As may be remembered, the commencement of work on the Regulation was officially announced in the Eleventh Development Plan (“DevelopmentPlan”) prepared by the Presidential Strategy and Budget Directorate for the years 2019–2023, which was approved by the Turkish Grand National Assembly on 18.07.2019.

In line with the innovations in technology and new approaches adopted in international platforms, the Development Plan states that the Law will be updated by taking into account the European Union General Data Protection Regulation and technological development in this field will be encouraged.

Why did the Law, which entered into force in 2016 and provided a transition period until 2018, need to be amended in 2019?

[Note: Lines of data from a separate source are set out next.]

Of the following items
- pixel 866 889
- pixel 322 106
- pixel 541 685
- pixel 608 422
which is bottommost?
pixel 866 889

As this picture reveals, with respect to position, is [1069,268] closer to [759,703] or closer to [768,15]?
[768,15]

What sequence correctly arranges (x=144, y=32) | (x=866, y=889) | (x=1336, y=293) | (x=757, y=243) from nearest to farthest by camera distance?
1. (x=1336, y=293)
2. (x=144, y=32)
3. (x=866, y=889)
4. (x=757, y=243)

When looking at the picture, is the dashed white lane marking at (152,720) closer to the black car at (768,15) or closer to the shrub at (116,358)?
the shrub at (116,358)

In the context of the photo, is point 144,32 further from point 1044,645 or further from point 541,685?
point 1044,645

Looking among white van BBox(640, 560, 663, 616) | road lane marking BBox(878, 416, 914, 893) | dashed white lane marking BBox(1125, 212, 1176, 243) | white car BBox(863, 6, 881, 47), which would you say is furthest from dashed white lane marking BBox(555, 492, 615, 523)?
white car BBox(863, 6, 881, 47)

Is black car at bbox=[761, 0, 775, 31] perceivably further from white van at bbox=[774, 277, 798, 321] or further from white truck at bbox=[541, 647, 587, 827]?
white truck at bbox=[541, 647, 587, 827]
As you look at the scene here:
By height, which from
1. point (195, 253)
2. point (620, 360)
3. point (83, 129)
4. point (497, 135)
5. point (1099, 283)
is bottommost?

The European Union’s Directive 95/46 of 1995 (“Directive”) was taken as a basis when the Law was drafted, even the Directive underwent a radical change in 2016 and the European Data General Protection Regulation (“GDPR”) was introduced. This preference of the legislator has been justified by the reasons of accelerating the European Union activities and/or the fact that a legislation that has already been implemented is safer than a legislation that includes uncertainties in terms of its implementation.

1. Processing of Sensitive Personal Data

As it is known, in the article 6 of the Law, race, ethnic origin, political opinion, philosophical belief, religion, sect or other beliefs, appearance and dress, membership of associations, foundations or trade unions, health, sexual life, criminal conviction and security measures, and biometric and genetic data are accepted as sensitive personal data.

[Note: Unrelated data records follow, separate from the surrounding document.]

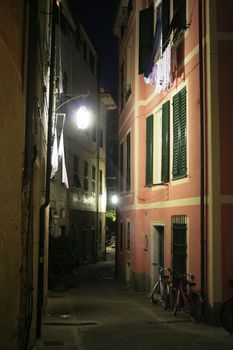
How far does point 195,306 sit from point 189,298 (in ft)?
1.29

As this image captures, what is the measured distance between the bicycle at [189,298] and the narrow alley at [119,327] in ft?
0.71

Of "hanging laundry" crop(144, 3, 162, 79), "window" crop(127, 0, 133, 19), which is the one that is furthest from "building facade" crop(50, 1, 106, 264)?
"hanging laundry" crop(144, 3, 162, 79)

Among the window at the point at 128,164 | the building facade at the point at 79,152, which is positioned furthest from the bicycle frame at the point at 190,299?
the building facade at the point at 79,152

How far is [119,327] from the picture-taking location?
34.7 feet

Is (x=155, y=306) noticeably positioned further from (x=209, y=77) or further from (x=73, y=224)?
(x=73, y=224)

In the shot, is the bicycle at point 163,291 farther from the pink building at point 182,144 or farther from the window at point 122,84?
the window at point 122,84

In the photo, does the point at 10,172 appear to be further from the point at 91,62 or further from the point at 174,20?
the point at 91,62

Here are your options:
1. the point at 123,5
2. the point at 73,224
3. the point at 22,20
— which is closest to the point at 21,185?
the point at 22,20

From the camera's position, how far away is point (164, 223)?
15.0 meters

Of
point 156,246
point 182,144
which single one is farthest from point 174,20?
point 156,246

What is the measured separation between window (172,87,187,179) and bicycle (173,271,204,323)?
2760mm

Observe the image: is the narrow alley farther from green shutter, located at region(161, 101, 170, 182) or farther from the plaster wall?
green shutter, located at region(161, 101, 170, 182)

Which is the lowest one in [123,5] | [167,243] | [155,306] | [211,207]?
[155,306]

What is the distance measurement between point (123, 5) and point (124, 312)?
1519cm
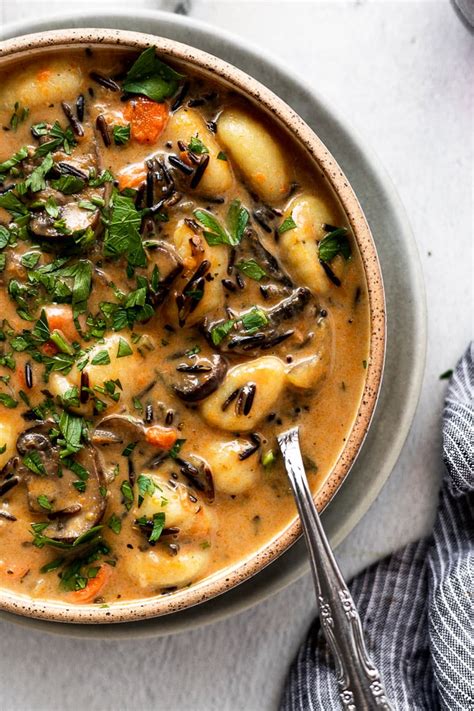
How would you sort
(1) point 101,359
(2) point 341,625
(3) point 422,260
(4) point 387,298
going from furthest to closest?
(3) point 422,260
(4) point 387,298
(1) point 101,359
(2) point 341,625

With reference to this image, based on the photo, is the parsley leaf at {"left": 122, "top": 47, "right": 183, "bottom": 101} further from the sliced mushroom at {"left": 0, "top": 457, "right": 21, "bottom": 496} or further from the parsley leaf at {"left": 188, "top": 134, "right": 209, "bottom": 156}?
the sliced mushroom at {"left": 0, "top": 457, "right": 21, "bottom": 496}

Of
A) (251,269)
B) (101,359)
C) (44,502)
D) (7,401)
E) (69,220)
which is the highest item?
(251,269)

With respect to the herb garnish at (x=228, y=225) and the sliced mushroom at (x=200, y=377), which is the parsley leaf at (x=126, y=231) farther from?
the sliced mushroom at (x=200, y=377)

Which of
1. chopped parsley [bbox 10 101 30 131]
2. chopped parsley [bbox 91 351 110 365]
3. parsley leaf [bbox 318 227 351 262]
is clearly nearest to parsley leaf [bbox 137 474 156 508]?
chopped parsley [bbox 91 351 110 365]

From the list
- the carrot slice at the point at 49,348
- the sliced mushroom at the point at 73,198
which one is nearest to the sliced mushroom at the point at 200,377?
the carrot slice at the point at 49,348

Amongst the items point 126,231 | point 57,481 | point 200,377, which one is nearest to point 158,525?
point 57,481

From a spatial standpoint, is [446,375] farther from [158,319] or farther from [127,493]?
[127,493]
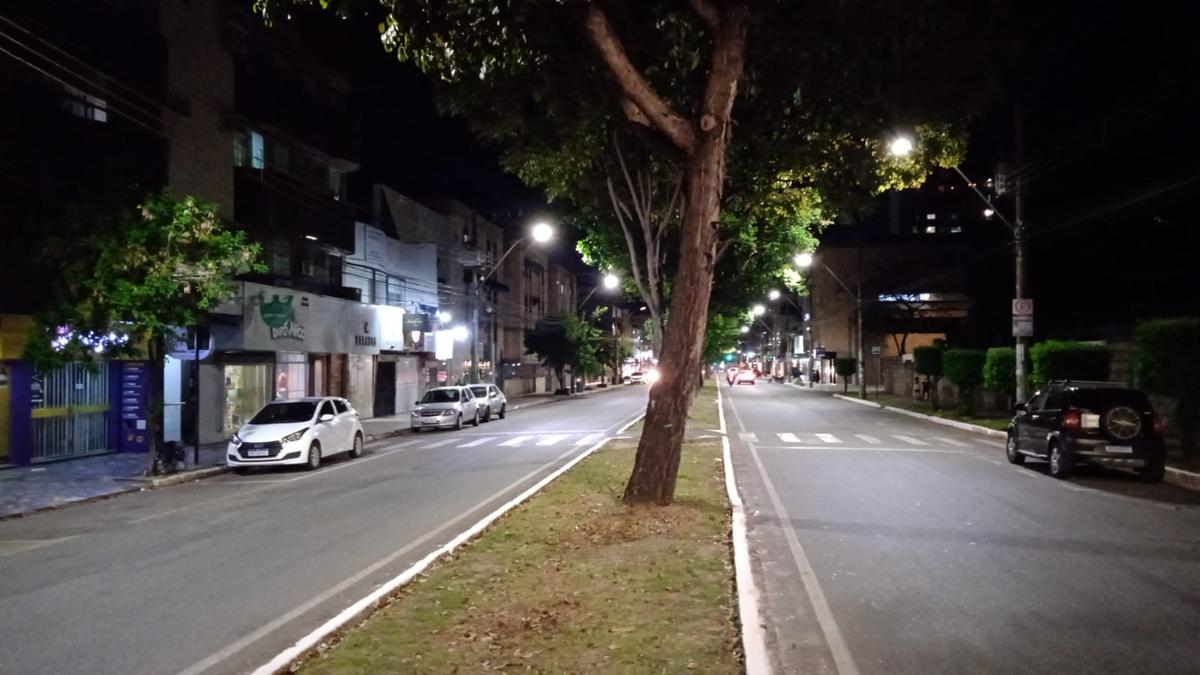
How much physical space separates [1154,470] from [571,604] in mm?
12480

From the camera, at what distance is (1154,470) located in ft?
48.9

With the Regulation, the conditions required for the processing of the limited number of sensitive personal data that we have shared above have been amended.

The main rule before the Regulation was to obtain explicit consent for the processing of sensitive personal data. As an exception to this, it was stipulated that;

  • sensitive personal data other than health and sexual life must be prescribed by law,
  • and sensitive personal data related to health and sexual life may be processed for a limited purpose by persons or authorized institutions and organizations under the obligation of confidentiality.

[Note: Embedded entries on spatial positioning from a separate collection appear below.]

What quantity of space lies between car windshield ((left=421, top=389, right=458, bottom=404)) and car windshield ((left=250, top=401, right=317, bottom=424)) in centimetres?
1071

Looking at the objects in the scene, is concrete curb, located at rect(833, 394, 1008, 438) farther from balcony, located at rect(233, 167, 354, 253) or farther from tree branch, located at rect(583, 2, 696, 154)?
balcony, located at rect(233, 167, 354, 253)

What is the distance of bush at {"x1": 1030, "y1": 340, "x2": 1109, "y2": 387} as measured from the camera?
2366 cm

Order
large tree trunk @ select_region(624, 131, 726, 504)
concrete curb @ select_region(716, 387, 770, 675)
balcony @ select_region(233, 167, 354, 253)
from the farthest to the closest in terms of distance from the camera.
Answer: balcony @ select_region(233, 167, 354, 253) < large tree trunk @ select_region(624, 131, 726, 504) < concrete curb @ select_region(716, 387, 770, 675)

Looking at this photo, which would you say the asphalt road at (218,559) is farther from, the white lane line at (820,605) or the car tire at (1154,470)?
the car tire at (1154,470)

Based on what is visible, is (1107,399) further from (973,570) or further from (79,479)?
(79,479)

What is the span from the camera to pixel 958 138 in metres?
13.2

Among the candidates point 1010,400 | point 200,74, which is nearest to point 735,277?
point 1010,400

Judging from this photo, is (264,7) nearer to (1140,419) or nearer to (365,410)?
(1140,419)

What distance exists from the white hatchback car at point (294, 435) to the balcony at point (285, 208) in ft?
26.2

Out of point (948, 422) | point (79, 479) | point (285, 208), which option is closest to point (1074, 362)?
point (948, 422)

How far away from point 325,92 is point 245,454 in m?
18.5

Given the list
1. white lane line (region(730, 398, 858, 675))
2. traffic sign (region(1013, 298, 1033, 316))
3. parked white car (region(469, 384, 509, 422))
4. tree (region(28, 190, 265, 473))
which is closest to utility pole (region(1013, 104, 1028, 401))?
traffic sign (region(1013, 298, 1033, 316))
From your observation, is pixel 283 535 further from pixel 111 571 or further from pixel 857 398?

The Regulation eliminates the distinction between health and sexual life personal data and stipulates that all sensitive personal data may be processed in the following cases:

· Explicit Consent:

The explicit consent of the data subject should be obtained. Explicit consent, which was the main rule before the Regulation, is regulated as one of the processing conditions.

· Explicit Provision in the Laws:

Example: In cases where the data controller employer processes the health data included in the records of occupational accidents and occupational diseases of its employees, which it is obliged to keep within the scope of Law №6331.

· Actual Impossibility:

In cases where it is necessary to protect the life or physical integrity of oneself or another person who is unable to give consent due to actual impossibility or whose consent is not legally valid,

Example: Processing personal data such as blood type and disease history etc. for the purpose of protecting the life or bodily integrity of the data subject concerned who is unable to disclose his/her consent due to loss of consciousness.

· Publicization:

In cases where it is related to the personal data publicized by the data subject and is in accordance with the will of publicization.

· The establishment, exercise or protection of a right:

In case it is mandatory for the establishment, exercise or protection of a right.

Example: In the event that the data controller employer continues to store the sensitive personal data of the data subject (former employee) whose employment relationship has ended during the statute of limitations (in case no lawsuit is filed), in order to be used in possible legal disputes from the date of termination of the employment relationship.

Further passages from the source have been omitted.